Life for a woman on the wagon train was hard. Everyone had to walk beside the wagons for at least 20 miles a day when the weather was good enough for the wagons to pass, because there were no roads, and the wagons were too bumpy to ride. “As a woman, when the wagon train stopped, you had a lot of work to do,” explains Head Writer William Mastrosimone. “If you were a woman and you had children, you had to take care of those children constantly. Maybe even carry them along the way. And preparing meals was a very difficult thing. Women had their share of work to do just like the men. Nobody had it really easy.”
So what would a woman’s day to day life have been like on the wagon train? First of all, she would not have had many clothes. She wore what she had until it wore out. Then, she would have to make something new herself- after she spun the wool and made the fabric. If she wanted her clothes to be colorful, she’d use plants to make the dye- goldenrod for yellow, for example, or walnut bark for grey. For modesty’s sake, you’d likely sew metal bars or lead shot into your skirt hems to hold them down in windstorms.
Since real coffee was very expensive in those days, pioneer women were more likely to drink java, made from parched peas to barley or bran.
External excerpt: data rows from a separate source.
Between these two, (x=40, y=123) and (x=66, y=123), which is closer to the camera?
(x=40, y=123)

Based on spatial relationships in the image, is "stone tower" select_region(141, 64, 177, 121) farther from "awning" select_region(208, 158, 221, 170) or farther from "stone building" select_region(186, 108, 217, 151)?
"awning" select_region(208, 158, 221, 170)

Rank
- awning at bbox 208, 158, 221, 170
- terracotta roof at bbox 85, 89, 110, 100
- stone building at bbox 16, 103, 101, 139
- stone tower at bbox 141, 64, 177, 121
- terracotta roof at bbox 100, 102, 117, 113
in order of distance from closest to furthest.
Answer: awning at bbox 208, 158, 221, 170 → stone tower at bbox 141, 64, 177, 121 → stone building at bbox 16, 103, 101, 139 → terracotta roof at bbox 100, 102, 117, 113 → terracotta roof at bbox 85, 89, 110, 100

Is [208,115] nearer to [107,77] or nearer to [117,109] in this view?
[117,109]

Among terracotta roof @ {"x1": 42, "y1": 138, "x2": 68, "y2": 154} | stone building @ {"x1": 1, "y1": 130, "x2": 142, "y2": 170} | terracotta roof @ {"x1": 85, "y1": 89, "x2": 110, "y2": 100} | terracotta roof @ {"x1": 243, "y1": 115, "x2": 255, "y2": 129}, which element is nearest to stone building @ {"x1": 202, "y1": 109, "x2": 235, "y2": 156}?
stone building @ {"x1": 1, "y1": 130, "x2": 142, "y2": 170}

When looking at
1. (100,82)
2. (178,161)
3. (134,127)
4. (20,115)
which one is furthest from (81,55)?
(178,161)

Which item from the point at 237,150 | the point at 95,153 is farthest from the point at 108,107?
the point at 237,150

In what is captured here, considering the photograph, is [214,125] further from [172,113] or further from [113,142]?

The typical dinner a woman might make around a common fire, might be whatever meat the men might have hunted, bread, butter, corn and potatoes. Most of the food was fried and the grease was reused for gravies and sauces. If that sounds a little heavy on the fat, it wouldn’t have mattered, since she walked and worked so long and hard she could never pack on the pounds.
Jessica Capshaw, who plays Rachel Wheeler, says, “Rachel is the middle child of the Wheeler family. When she sees her cousins leaving to venture out West, she thinks there is nothing left for her in Wheelerton and joins them on their journey. As the story unfolds, Rachel, who was the most energetic and excited about going, becomes incredibly disappointed, devastated and terrified with all the events that happen on the wagon train.
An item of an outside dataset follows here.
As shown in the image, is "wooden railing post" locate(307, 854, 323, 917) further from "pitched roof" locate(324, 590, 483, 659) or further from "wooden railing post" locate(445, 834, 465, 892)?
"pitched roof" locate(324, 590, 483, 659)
Mastrosimone continues, “In the case of our character Rachel, she sees her two cousins die horrible painful deaths. She marries one of the scouts on the wagon train, and within a few weeks he is killed, and she is captured, sold to the Cheyenne Indian chief.”
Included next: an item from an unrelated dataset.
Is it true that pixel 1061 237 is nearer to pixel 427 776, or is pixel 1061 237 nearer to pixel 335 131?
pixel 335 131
Later however, in the humanist spirit of this saga, “After a while, when she got to know him, she sees the white knight on the charger she’s been waiting for all her life. She sees who he is beyond the skin and everything else. And they have children together. Steven Spielberg was very intrigued by that. The writing task was-we know from history that some people were captured by Indians, and when they had a chance to leave, they didn’t.”
For Tonantzin Carmelo, who plays Thunder Heart Woman, “In my opinion, the gold rush created a certain type of mentality that took over everybody like fire. Thunder Heart Woman, however, was an exception. She’s very practical, adaptive and very matronly, always taking care of her family."
Speaking of her special gifts as the sister of a shaman, she says, “I wouldn’t necessarily say she senses things, but she does have both a female and spiritual intuition. Her spiritual gift comes from her brother, Loved by the Buffalo, who becomes a shaman. Though she has premonitions, she is very much grounded.
She concludes, “The main hardship that my character conveyed was the difficulty when it came to mixing cultures. There was a dichotomy between what was right and proper for each culture, and these stood out very much.”